Saturday, 27 April 2019

Red Joan

Red Joan is a wartime spy drama directed by Trevor Nunn based on, but in the end baring little relation to, the story of Melita Norwood who was unmasked as a former Soviet spy in 1999.

Joan Stanley (Judi Dench) is living in quiet retirement in English suburbia and tending her garden when the police roll up to accuse her of treason. Her friends, neighbours and even her own son Nick (Ben Miles), a successful lawyer, have absolutely no idea about her dubious past. Nick thought she’d been a librarian. 


Dench plays her role admirably, as ever, but her Joan doesn't feature hugely and it is the younger version of Joan (Sophie Cookson) whose job it is to flesh out the story. This is done via flashbacks, as the older Joan digs reluctantly into her memory banks while under police interrogation.

Joan was an impressionable undergraduate at Cambridge University in the late 1930s when her conversion to the Communist cause began when an intruder appears at the window of her student flat one evening. This is Sonya (Tereza Srbova), a young lass of eastern European background who has a bus load of dodgy communist friends in tow, for whom Stalin’s reign of terror never happened.


Among these is Leo (Tom Hughes) to whom Joan is immediately attracted. He likes her too, in the sense that she’s malleable both to his point of view and to his designs on her body. Predictably Leo turns out to be a shifty, cold lover and it never really dawns on Joan that he’ll never love her as much as he loves Stalin.


After leaving University, Joan gets a job on a top secret research project developing the atom bomb. Initially she is just a secretary but her expertise in physics means her input and influence gradually increases aided by her creepy (and married) boss Max (Stephen Campbell Moore) who has the hots for her. 

Sadly the film, while well-made, lacks any real excitement or tension. Even a potentially exciting trip across the ocean to Canada under heavy military escort is underplayed but at least offers the chance for her to accede to an affair with Max, although it would appear a largely passionless one. 


The advantage of being a mere girl in 1930s\40s means that no believes she could even be involved on the atom bomb project let alone slipping nuclear secrets to the Soviets on the sly. So Max gets the blame when they suspect someone is in bed with the enemy.
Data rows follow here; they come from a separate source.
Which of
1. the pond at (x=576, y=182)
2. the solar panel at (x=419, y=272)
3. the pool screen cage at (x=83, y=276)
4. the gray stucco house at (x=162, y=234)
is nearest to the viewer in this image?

While Joan justifications for her behaviour ring very hollow and it is not at all clear that she believes in them herself.


Overall it is an ok film but it felt like a huge missed opportunity. It’s another of those films where the post-film googling is better than the film itself.

Saturday, 20 April 2019

Wild Rose

Rose-Lynn Harlan (Jessie Buckley) is a single mum from Glasgow out of jail on licence, hiding her electronic tag beneath her cowgirl boots and with the slogan ‘three chords and the truth’, the definition of country music, tattooed on her arm.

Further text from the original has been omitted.